We would now like to say something about how much of the black-white income gap is driven by differences in characteristics and how much is driven by differences in the returns to those characteristics. We can do this using a Blinder-Oaxaca decomposition. To see how the decomposition works, let’s start by writing down equations for the average log income for black individuals and for white individuals by plugging in the average values for each characteristic into our race-specific regression equations.

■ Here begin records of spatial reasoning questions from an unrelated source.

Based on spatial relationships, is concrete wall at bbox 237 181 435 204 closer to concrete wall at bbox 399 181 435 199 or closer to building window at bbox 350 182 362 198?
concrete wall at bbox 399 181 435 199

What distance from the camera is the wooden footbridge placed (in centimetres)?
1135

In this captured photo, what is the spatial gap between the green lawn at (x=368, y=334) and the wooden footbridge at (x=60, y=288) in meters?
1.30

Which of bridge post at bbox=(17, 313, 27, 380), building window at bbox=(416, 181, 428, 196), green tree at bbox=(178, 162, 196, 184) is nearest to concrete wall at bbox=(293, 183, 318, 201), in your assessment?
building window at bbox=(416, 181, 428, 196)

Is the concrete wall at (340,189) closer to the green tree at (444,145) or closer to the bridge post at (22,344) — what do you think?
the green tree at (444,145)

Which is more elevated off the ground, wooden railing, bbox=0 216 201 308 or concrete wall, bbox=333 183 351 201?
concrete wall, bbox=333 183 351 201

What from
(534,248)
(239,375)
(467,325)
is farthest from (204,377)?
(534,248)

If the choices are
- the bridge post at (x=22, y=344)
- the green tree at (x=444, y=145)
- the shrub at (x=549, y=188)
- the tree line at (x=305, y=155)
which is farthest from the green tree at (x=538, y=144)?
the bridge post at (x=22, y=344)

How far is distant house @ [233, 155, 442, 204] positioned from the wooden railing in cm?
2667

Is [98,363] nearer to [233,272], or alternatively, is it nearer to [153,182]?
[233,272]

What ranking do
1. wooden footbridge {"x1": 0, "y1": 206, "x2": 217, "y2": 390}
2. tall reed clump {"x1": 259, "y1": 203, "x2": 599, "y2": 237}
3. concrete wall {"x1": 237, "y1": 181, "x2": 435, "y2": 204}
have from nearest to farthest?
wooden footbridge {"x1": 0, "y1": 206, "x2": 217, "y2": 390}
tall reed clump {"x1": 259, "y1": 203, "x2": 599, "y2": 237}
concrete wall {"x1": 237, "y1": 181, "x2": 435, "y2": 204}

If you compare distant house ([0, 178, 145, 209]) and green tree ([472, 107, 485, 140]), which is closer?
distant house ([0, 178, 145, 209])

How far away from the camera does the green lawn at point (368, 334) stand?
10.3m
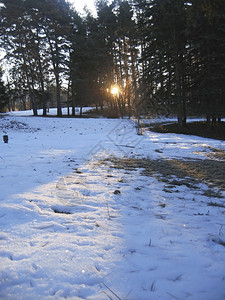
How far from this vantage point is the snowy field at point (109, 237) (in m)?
1.88

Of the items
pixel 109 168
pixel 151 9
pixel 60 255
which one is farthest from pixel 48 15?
pixel 60 255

For simplicity, I will revert back to the equations that did not include region controls (even though we now know they are important):
\[\begin{equation} \overline{ln(y)}_{W} = \beta_{0,W} + \beta_{1,W} \overline{Schooling}_{W} + \beta_{2,W} \overline{Exp}_{W} + \beta_{3,W} \overline{Exp^{2}}_{W} + \overline{\varepsilon}_{W} \end{equation}\] \[\begin{equation} \overline{ln(y)}_{B} = \beta_{0,B} + \beta_{1,B} \overline{Schooling}_{B} + \beta_{2,B} \overline{Exp}_{B} + \beta_{3,B} \overline{Exp^{2}}_{B} + \overline{\varepsilon}_{B} \end{equation}\]Now we will take the difference between these, noting that the mean of the error term in each case is zero and can be dropped:
\[\begin{equation} \overline{ln(y)}_{W} - \overline{ln(y)}_{B} = \left(\beta_{0,W} + \beta_{1,W} \overline{Schooling}_{W} + \beta_{2,W} \overline{Exp}_{W} + \beta_{3,W} \overline{Exp^{2}}_{W} \right) - \left(\beta_{0,B} + \beta_{1,B} \overline{Schooling}_{B} + \beta_{2,B} \overline{Exp}_{B} + \beta_{3,B} \overline{Exp^{2}}_{B} \right) \end{equation}\]With a little bit of algebra, we can transform this equation into a rather intuitive decomposition of the income gap. First we will add and subtract a series of identical terms, you’ll see why in just a second:
\[\begin{equation} \overline{ln(y)}_{W} - \overline{ln(y)}_{B} = \left(\beta_{0,W} + \beta_{1,W} \overline{Schooling}_{W} + \beta_{2,W} \overline{Exp}_{W} + \beta_{3,W} \overline{Exp^{2}}_{W} \right) - \left(\beta_{0,B} + \beta_{1,B} \overline{Schooling}_{B} + \beta_{2,B} \overline{Exp}_{B} + \beta_{3,B} \overline{Exp^{2}}_{B} \right) + \end{equation}\] \[\begin{equation} \left(\beta_{1,W} \overline{Schooling}_{B} - \beta_{1,W} \overline{Schooling}_{B}\right) + \left(\beta_{2,W} \overline{Exp}_{B} - \beta_{2,W} \overline{Exp}_{B}\right) + \left(\beta_{3,W} \overline{Exp^{2}}_{B} - \beta_{3,W} \overline{Exp^{2}}_{B}\right) \end{equation}\]Now we can rearrange and group terms together:
\[\begin{equation} \overline{ln(y)}_{W} - \overline{ln(y)}_{B} = \left(\beta_{0,W} - \beta_{0,B}\right) + \end{equation}\] \[\begin{equation} \left(\beta_{1,W}-\beta_{1,B}\right) \overline{Schooling}_{B} + \left(\beta_{2,W}-\beta_{2,B}\right) \overline{Exp}_{B} + \left(\beta_{3,W}-\beta_{3,B}\right) \overline{Exp^{2}}_{B} + \end{equation}\] \[\begin{equation}\beta_{1,W} \left(\overline{Schooling}_{W}-\overline{Schooling}_{B}\right) + \beta_{2,W} \left(\overline{Exp}_{W}-\overline{Exp}_{B}\right) + \beta_{3,W}\left(\overline{Exp^{2}}_{W}-\overline{Exp^{2}}_{B}\right) \end{equation}\]What we are left with is our decomposition. The first difference is the difference in intercepts, essentially the black-white gap that would exist between two workers with no schooling or experience. The next three terms capture the difference in black and white log incomes due to differences in the returns to characteristics. The final three terms capture the difference in black and white log income due to differences in average levels of the characteristics.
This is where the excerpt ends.